Lo scontro avviato da Budapest e Varsavia sul pacchetto finanziario da oltre 1.800 miliardi di euro è quindi destinato a durare. Con nessuno dei contendenti intenzionato a cedere. Se giustamente Bruxelles fa muro alle pretese dei due Paesi di Visegrad, dall’altra parte si continua a rispondere a muso duro e con i soliti toni da propaganda.
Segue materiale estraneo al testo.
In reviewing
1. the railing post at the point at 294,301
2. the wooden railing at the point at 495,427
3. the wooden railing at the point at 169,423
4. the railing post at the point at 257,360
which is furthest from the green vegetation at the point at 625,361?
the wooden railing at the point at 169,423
Un chiaro esempio sono le parole usate ieri da Viktor Orbán: «Al bilancio Ue e al Recovery Fund è indispensabile l’approvazione dell’Ungheria e della Polonia, ma la nostra posizione di rifiuto è di ferro, non faremo alcun compromesso», ha detto il premier ungherese parlando alla radio pubblica spiegando di voler separare la questione relative al bilancio e al Recovery Fund dalle condizionalità sullo stato di diritto, vero motivo dell’opposizione fatta dalle due capitale dell’est. «Noi, con i polacchi diciamo da luglio che non bisogna legare le due cose», ha proseguito Orbán ripetendo che l’Unione europea sta eseguendo «il piano di George Soros» (il finanziere americano di origine ungherese che Orbán considera un nemico) quando, a suo dire, intenderebbe sanzionare finanziariamente gli Stati che rifiutano di accogliere i migranti.

In una lettera alla presidente von der Leyen il premier polacco Mateusz Morawiecki ha definito il meccanismo di condizionalità che subordina l’utilizzo dei fondi europei al principio dello stato di diritto come il motivo futuro di un eventuale «sfaldamento dell’unità dell’Ue».